With the heat index over 100 degrees, people who work outside face dangers they can not escape.
It is the hottest week so far this year, and many workers say they take extra precautions to stay safe in the scorching sun.
When it comes to yard work, lawn care professionals say summer days feel longer. Brandon Norris, who works for Gene's Lawn Service in Greenville, says they take as many as six breaks in an hour to battle potential heat exhaustion and dehydration, "We used to almost hurt ourselves trying to hurry up and get done, but we know that they're going to be there tomorrow, so we take it easy."
Construction workers say they often work in places with little to no shade; taking water breaks and longer lunches to give themselves a break from direct sunlight. They say watching for signs of heat exhaustion is an important factor, "I just watch the guys carefully, make sure they're responding to questions that I ask them in a timely manner.

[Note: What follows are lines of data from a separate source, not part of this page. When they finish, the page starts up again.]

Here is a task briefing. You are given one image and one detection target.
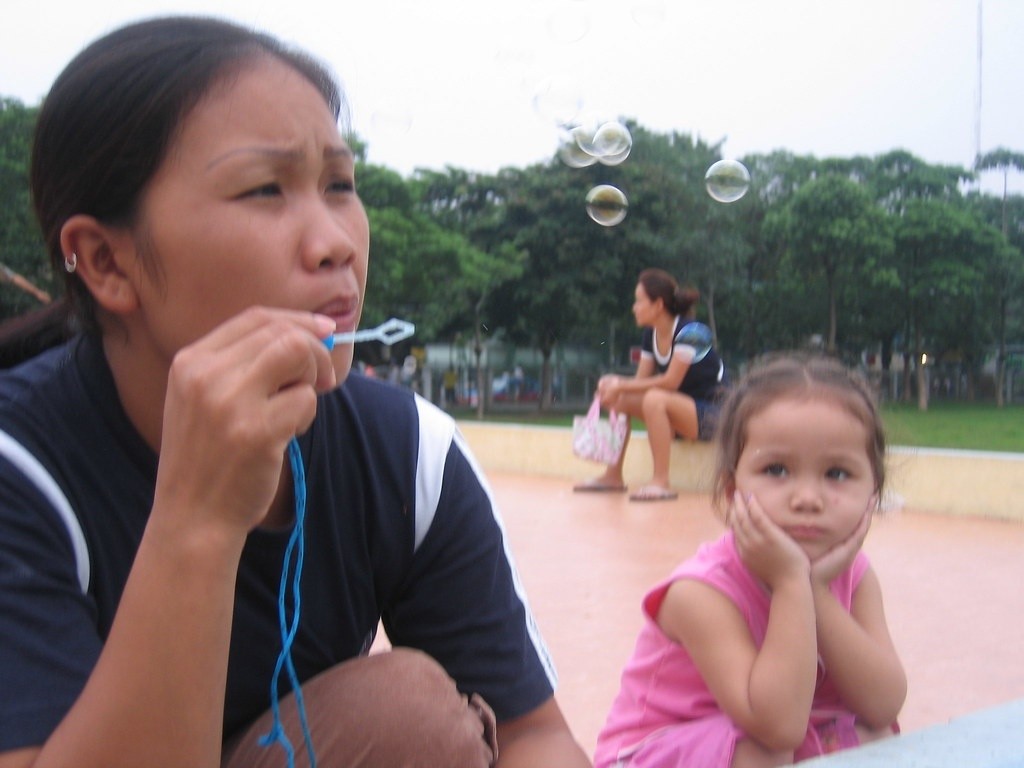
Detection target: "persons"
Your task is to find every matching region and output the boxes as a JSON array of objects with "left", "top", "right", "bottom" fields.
[
  {"left": 364, "top": 355, "right": 399, "bottom": 383},
  {"left": 592, "top": 359, "right": 908, "bottom": 768},
  {"left": 514, "top": 363, "right": 524, "bottom": 386},
  {"left": 573, "top": 268, "right": 730, "bottom": 502},
  {"left": 0, "top": 17, "right": 592, "bottom": 768},
  {"left": 444, "top": 367, "right": 458, "bottom": 401}
]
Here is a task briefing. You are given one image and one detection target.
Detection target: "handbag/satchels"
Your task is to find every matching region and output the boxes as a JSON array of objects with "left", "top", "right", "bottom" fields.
[{"left": 572, "top": 381, "right": 627, "bottom": 466}]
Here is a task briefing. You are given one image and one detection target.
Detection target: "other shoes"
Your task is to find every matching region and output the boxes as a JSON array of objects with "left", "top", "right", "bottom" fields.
[
  {"left": 629, "top": 485, "right": 678, "bottom": 499},
  {"left": 573, "top": 478, "right": 626, "bottom": 491}
]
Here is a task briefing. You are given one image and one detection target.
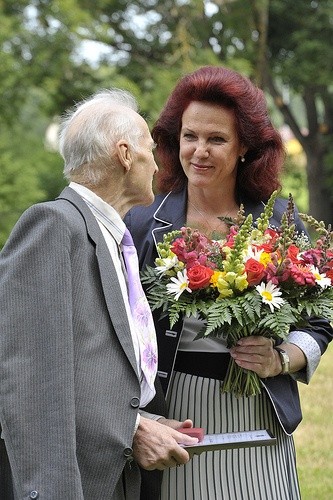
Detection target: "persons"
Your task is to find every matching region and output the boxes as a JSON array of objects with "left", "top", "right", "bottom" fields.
[
  {"left": 122, "top": 67, "right": 333, "bottom": 500},
  {"left": 0, "top": 84, "right": 199, "bottom": 500}
]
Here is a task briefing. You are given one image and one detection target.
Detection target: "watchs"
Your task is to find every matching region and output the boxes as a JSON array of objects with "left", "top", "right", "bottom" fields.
[{"left": 274, "top": 346, "right": 290, "bottom": 374}]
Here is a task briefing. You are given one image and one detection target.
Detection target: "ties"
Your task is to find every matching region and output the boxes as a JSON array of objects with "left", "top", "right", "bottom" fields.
[{"left": 120, "top": 227, "right": 158, "bottom": 391}]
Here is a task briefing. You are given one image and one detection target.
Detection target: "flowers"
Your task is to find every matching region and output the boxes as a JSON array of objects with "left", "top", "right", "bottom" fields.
[{"left": 136, "top": 188, "right": 333, "bottom": 399}]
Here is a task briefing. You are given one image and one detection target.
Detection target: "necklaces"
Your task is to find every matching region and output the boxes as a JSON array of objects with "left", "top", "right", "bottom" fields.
[{"left": 191, "top": 201, "right": 236, "bottom": 231}]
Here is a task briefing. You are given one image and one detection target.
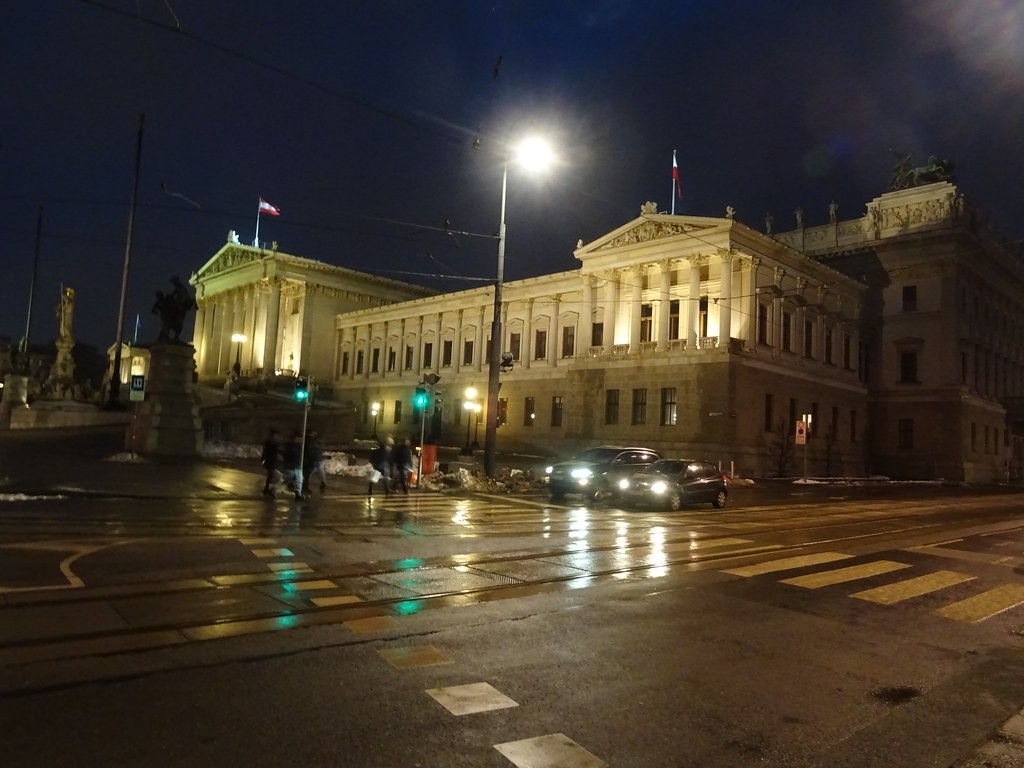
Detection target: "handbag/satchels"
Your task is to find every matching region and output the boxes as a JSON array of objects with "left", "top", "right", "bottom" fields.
[
  {"left": 407, "top": 470, "right": 418, "bottom": 488},
  {"left": 369, "top": 445, "right": 383, "bottom": 464},
  {"left": 270, "top": 469, "right": 284, "bottom": 488},
  {"left": 365, "top": 467, "right": 381, "bottom": 483}
]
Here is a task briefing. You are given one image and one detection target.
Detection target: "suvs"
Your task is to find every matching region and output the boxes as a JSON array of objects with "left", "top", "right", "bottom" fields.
[{"left": 546, "top": 444, "right": 667, "bottom": 505}]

Make sure they're not off in a daze, like acting confused," says Bill Brown, Vice President of J.C. Brown Construction.
Tom Duncan, a farmer in Greenville, says he tries to stay out of the air conditioner so he stays acclimated to the high temperatures. He also says wearing a wide brimmed hat and breathable clothing helps your body cope with excess sweat, "I try to do as much as I can in the morning when it's cool or late in the afternoon when it's starting to cool off a little bit. And most time the cows in the middle of the day, they're off in the woods anyhow. So you try to feed them and check on them in the mornings and late afternoons when they come up."
Workers say if you stop sweating that is a sign you are in the danger zone for heat related injuries. They say stop work immediately if that happens and drink water and a sports drink to replenish electrolytes.
If you are planning on being outside for long periods of time, workers also suggest draping a towel drenched in cold water over your neck to help beat the heat.